The cumulative nominal capacity of the four spent fuel pools operating at La Hague is 17,600 tHM, but their actual capacity, taking into account operational conditions, is rated at 12,352 tHM (or 2,796 storage positions). According to Areva's CLI presentation, a total of 9,935 tHM of spent fuel was stored in the pools as of 31 December 2015 . With at least 175 storage positions (equivalent to 780 tHM) occupied by diverse materials and possibly around 110 storage positions (equivalent to 490 tHM) occupied by unirradiated scrap MOX fuel (Areva's estimate does not account for the specific presence of this material in the La Hague pools), the available capacity could be as low as 1,150 tHM. This roughly corresponds to the amount of spent fuel unloaded annually from EDF's 58 reactors.

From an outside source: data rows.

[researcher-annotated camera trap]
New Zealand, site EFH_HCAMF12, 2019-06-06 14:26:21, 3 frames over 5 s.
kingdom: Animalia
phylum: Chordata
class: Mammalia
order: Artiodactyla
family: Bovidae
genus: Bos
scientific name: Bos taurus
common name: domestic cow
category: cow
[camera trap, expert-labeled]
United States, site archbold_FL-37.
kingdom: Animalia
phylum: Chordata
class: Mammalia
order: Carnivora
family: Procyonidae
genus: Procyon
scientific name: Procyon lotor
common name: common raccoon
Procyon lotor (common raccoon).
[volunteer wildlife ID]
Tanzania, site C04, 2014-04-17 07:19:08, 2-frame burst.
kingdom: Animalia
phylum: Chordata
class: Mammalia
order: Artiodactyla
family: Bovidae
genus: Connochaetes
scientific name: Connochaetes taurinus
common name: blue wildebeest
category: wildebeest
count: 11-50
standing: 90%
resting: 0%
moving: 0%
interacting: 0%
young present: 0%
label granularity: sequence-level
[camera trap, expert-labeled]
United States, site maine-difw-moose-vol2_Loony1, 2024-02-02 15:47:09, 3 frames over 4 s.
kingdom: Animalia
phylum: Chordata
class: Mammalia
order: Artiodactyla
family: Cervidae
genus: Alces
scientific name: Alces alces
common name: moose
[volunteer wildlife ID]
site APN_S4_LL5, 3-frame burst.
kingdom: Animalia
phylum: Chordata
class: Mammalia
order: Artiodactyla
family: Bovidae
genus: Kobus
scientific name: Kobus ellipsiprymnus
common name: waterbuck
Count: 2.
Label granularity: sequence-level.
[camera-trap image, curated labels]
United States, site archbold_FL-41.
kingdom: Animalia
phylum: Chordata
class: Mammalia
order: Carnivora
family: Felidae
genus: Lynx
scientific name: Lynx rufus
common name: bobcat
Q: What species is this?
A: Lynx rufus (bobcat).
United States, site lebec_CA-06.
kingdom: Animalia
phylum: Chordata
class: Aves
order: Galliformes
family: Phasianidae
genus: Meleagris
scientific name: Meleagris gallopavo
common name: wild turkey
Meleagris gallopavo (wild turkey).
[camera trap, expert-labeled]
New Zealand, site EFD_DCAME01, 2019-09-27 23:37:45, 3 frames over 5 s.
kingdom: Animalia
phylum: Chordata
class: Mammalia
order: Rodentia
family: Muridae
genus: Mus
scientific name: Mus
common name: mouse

With EDF's own spent fuel pools at reactors sites close to saturation and ASN vetoing plans to densify storage, it is projected that additional spent fuel storage capacities could be needed by 2025. EDF is therefore planning to introduce later in 2016 a project for a new centralized interim spent fuel storage pool, which it would use in priority for spent MOX and reprocessed uranium fuel that is currently not reprocessed. Under current planning, design, siting, licensing and construction might take at least ten years.

The corrosion of La Hague evaporators might long before lead to the occlusion of the French spent fuel management scheme. With Areva's and EDF's finances stretched to the limits, and the industrial infrastructure reaching the end of the lifetime or simply inexistent--no reprocessed uranium is currently reused--this would be the appropriate time to reassess the entire strategy.

Areva lost €10 billion ($11.3 bn)--six times its stock market value--over the past five years and the French government has promised to save it by injecting €5 billion in capital. However, it is uncertain whether the European Commission will accept the measure under EU competition rules. EDF has rapidly increasing production costs, a shrinking client base that uses decreasing amounts of power and faces ferocious competitors. It is hard to see how EDF will pay back its €37.4 billion ($42.2 bn) debt under these conditions. Both companies have pledged to massively cut jobs. At La Hague alone, Areva plans to cut about 500 jobs of a total workforce of 3,000. Safety and security are at risk.

While the move to dry-storage would also take some initial investment, abandoning the plutonium economy would save huge amounts of money overall. Areva is already a leader in dry-cask fabrication in the U.S. It could add plutonium conditioning, and extend its decommissioning and waste management portfolio. Business guaranteed.